In Drosophila, the growth-promoting function of Cyclin D-Cdk4 can be interrogated using genetic approaches. Initial results have so far argued that Cyclin D-Cdk4 is not part of one of the other pathways (insulin/TOR, ras, myc, bantam), which are known to control cellular and organismal growth rates. However, the Hif-1 prolyl hydroxylase has been identified as a key growth stimulator downstream of Cyclin D-Cdk4. This raises the possibility that Cyclin D-Cdk4 is interconnected with metabolic pathways sensitive to oxygen levels. Future analyses might therefore reveal whether an involvement in oxygen-related metabolism represents the evolutionary conserved role of Cyclin D-Cdk4 in multicellular eukaryotes and throw a new light on its significance in human tumors, where oxygen limitation is a known and crucial challenge. Cyclin D-Cdk4 has also recently been implicated in the JAK-STAT pathway by an independent genetic approach in Drosophila (Emmerich, 2004 and references therein).
This comparison of CycD and Cdk4 mutant phenotypes is also of interest with regard to functions provided by these proteins independently. In particular, D-type cyclins have been proposed to regulate a number of transcription factors without a partner kinase. Moreover, overexpression of UAS-CycD alone or UAS-Cdk4 alone does often have phenotypic consequences that vary in extent with different GAL4 driver lines. For instance, ey-GAL4-driven UAS-CycD expression suppresses the inhibitory effects of simultaneous UAS-RBF1 expression dramatically. Similarly, da-GAL4-driven UAS-CycD expression during development of otherwise wild-type flies results in an increased adult fly weight.

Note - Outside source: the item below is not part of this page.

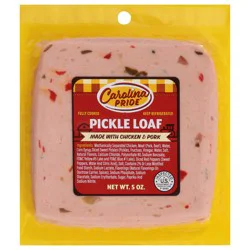 Carolina Pride Pickle Loaf 5 oz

However, in these experiments in Drosophila, the overexpressed Cyclin D might execute its effect in combination with excess Cdk4 expressed from the endogenous Cdk4 gene, as suggested by the finding that da-GAL4-driven UAS-CycD expression in Cdk4 mutants increases adult fly weight at most marginally. The findings that loss of CycD+ or Cdk4+ function, as well as simultaneous loss of both CycD+ and Cdk4+ function, results in essentially indistinguishable phenotypes and does not necessarily prevent development to the adult stage, demonstrate that neither Cyclin D nor Cdk4 provides essential functions in Drosophila independently of each other (Emmerich, 2004).

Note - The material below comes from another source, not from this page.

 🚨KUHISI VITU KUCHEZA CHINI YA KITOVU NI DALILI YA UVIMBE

Drosophila Cyclin D shows strongest similarity to cyclins in a 135 amino acid region, extending from residue 157 to residue 292. This region contains matches to the 20 most conserved residues of most cyclins. The first 97 amino acids contain PEST sequences involved in rapid protein turnover. Drosophila Cyclin D is 39% identical to human Cyclin D2 but is only 18 to 24% identical to the other classes of cyclins identified either in humans or Drosophila. The consensus Cyclin D sequence consists of 65 residues, of which 24 are unique to D cyclins (Finley, 1996).